Normative Test Vector

The value hash of tel-schema.tel — the schema-for-schemas defined in §20.5 of the TEL Specification — is:

BLAKE3-256: 626dd8958809da354a2f8bd9f7dac1cfda7f549ecbe047eb0d8c0a17c278d517
BASE-256:   bmῘƕẈȉῚ5JįẋÙỷῚӁϏῚſTΞϋàGӫḍẌЊЗӂxϕЗ

A conforming implementation that encodes the canonical tel-schema.tel (1651 BinTEL bytes; raw bytes recorded in demo/tel-schema.bintel.hex) and hashes the resulting document-root encoding MUST produce this value byte-for-byte. The same value appears in §20.5 of the TEL Specification; the two specifications are pinned to this single vector.

4. Integer Encoding

All counts and byte-lengths in BinTEL are non-negative integers encoded in a variable-length format. To encode an integer N:

  1. Set B = N & 0x7F (the seven least-significant bits of N).
  2. Set N = N >> 7.
  3. If N > 0, set bit 7 of B (i.e. B = B | 0x80) and write the byte B; then repeat from step 1.
  4. If N = 0, write B as the final byte (bit 7 is clear).
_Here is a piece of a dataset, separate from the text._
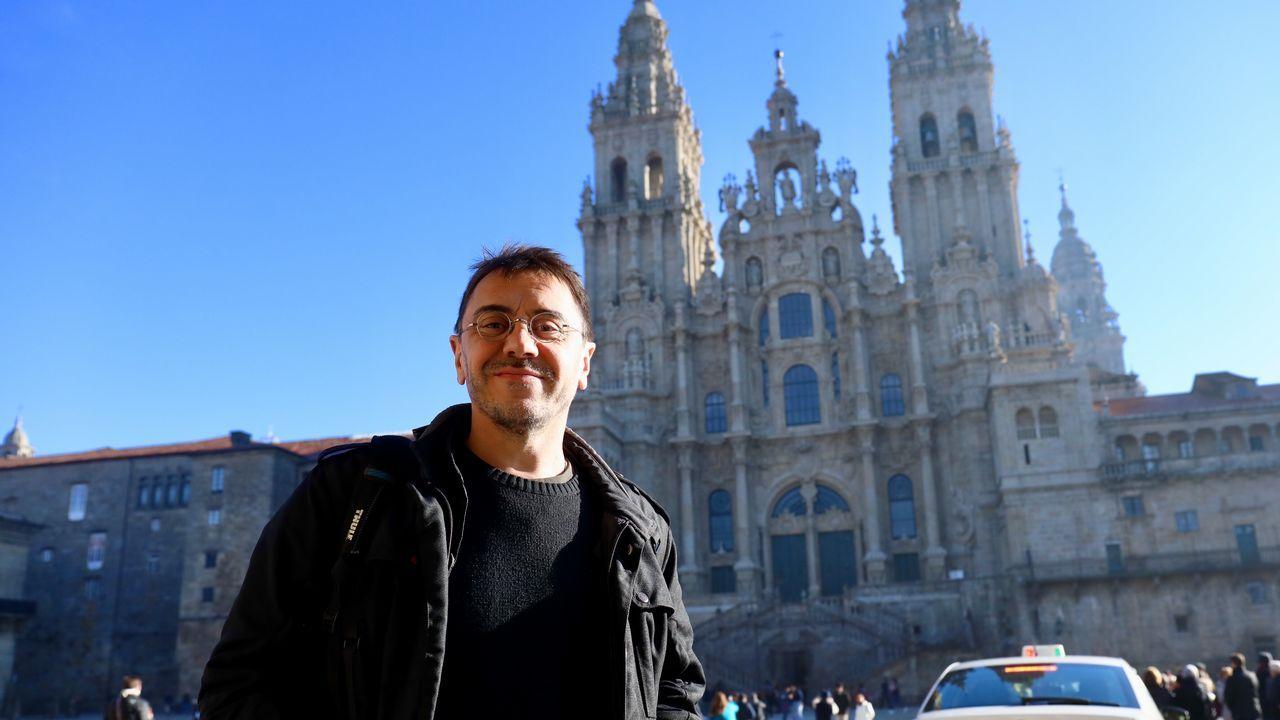 Juan Carlos Monedero en Santiago.Los alcaldes de Ferrol, Santiago y A Coruña durante una comparecencia en 2016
The result is one or more bytes. Every byte except the last has bit 7 set (a continuation byte). The last byte has bit 7 clear. The seven low-order bits of each byte, concatenated from least-significant (first byte) to most-significant (last byte), reconstruct the original integer.

Decoding: read bytes in sequence; for each byte, take bits 0–6 and OR them into the accumulator at the current bit offset; advance the bit offset by 7. If bit 7 of the byte is set, read the next byte; otherwise the integer is complete.

ValueEncoded bytes (hex)
000
101
1277F
12880 01
255FF 01
16383FF 7F
1638480 80 01

5. Keyword Index

The keyword index of a child element is its zero-based position in the keyword order of the parent's Struct type (§20 of the TEL Specification). Keyword order is a flat sequence: each Field member contributes a single entry; each Select member contributes one entry per variant, in declaration order. The keyword index uniquely identifies both the parent member and (for a Select) the specific variant.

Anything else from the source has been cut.